Workaround for kernel error Avoid reboot on FC8

Hi, I’m writing my b.sc. thesis for haptic textile simulation using cuda devices.
I’m currently running a conjugate gradient method against cell processor and multicore cpu on Fedora Core 8 (64bit).
My devices are Geforce 8800 GTX and 8600 GT (both with 1024 MB memory) cards.

My question:
When I’m playing with kernel parameters/loops the system is sometimes crashing (short flicker)
and all windows are scrambled until I reboot the system manually. Is there a way to avoid the reboot (maybe by using remote shell)?

The problem of freezing / crashing the system is one big disadvantage comparing to cell solutions.
Maybe somebody has same problems and can help me with this topic.

Best regards.

Is this happening with or without X running?

Which driver are you using?

Thank you for your fast reply.

My driver version is 180.06 and X is running.

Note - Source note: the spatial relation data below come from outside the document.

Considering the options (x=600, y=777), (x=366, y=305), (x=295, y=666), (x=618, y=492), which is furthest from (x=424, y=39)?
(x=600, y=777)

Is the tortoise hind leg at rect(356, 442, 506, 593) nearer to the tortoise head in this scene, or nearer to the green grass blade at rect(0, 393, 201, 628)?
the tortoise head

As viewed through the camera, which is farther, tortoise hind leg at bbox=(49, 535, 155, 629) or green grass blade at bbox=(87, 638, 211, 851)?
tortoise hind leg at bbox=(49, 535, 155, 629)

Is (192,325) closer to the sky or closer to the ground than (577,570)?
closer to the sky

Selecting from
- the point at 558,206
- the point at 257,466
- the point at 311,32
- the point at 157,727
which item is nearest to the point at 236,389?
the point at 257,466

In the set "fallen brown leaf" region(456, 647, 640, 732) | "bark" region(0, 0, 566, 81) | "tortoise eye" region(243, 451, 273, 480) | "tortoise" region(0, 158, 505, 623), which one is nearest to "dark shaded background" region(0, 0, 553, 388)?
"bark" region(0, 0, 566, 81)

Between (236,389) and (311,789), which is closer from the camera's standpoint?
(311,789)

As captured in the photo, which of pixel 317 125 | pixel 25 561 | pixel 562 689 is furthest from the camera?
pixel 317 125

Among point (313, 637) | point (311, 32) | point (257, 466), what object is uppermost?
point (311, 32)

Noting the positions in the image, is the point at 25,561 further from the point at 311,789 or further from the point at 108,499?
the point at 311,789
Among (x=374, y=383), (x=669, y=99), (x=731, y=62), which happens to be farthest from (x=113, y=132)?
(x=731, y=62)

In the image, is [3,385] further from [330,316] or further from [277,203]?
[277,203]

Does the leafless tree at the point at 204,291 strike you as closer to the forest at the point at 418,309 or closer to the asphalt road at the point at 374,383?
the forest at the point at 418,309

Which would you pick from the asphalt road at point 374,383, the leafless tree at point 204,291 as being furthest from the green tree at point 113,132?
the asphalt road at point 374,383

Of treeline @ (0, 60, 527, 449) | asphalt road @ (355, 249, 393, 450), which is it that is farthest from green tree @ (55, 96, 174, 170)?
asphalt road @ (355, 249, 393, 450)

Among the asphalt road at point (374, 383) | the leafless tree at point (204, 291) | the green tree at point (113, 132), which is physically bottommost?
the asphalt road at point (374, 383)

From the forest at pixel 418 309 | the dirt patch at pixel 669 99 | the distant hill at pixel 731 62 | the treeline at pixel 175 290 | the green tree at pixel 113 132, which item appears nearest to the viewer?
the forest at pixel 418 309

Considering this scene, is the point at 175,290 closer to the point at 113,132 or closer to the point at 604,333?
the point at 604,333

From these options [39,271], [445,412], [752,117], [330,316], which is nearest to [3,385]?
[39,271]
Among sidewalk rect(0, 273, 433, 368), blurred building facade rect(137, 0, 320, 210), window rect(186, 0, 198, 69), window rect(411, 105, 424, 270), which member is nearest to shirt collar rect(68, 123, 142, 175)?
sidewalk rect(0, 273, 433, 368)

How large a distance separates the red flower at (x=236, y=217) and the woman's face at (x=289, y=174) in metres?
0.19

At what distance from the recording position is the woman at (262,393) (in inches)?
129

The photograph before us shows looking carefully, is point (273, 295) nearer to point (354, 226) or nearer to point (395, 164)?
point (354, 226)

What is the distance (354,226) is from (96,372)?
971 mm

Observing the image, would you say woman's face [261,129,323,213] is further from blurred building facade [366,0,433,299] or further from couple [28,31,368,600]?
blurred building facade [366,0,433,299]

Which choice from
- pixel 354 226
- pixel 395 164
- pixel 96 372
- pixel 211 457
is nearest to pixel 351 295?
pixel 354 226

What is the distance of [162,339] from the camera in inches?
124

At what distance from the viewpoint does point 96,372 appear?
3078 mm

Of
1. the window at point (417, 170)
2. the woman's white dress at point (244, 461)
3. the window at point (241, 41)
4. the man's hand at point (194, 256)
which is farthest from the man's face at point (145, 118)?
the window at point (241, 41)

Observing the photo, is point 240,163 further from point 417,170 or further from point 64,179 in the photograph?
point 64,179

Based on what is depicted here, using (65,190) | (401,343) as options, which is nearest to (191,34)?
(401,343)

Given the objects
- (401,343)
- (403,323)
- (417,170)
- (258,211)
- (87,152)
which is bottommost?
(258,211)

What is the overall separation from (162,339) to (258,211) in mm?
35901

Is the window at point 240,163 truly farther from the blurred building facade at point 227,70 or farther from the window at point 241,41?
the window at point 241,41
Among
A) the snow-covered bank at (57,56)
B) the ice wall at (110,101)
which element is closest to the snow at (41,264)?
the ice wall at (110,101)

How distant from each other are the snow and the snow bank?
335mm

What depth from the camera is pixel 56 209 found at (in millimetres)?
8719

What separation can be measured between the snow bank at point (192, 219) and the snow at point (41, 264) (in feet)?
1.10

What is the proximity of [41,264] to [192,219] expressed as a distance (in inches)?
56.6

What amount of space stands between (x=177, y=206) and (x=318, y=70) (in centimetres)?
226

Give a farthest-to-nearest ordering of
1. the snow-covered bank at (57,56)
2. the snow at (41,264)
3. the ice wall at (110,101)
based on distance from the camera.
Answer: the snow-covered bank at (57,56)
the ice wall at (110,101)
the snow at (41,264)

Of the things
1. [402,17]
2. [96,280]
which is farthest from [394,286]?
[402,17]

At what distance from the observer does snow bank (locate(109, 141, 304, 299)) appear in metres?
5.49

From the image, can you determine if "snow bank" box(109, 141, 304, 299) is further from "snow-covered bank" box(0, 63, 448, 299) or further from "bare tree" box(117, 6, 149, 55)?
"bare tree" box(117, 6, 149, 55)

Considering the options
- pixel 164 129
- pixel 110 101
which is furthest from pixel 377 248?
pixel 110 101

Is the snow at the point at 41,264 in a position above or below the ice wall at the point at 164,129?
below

cat /proc/driver/nvidia/version
NVRM version: NVIDIA UNIX x86_64 Kernel Module 180.06 Sat Nov 8 17:50:38 PST 2008
GCC version: gcc version 4.1.2 20070925 (Red Hat 4.1.2-33)

rpm -qa | grep nvidia
kmod-nvidia-2.6.26.6-49.fc8-173.14.12-4.lvn8.1
kmod-nvidia-2.6.26.5-28.fc8-173.14.12-4.lvn8
kmod-nvidia-173.14.12-4.lvn8.1
xorg-x11-drv-nvidia-libs-173.14.12-1.lvn8
xorg-x11-drv-nvidia-173.14.12-1.lvn8

You stated 180.06 at the top, yet at the bottom you list 173.14.12. Both are old, and no longer supported.

Regardless, its quite possible that you’re hitting the 5second watchdog timeout if you’re running CUDA apps while X is running. Do these problems persist with the latest released driver (from NVIDIA.COM) and without X running?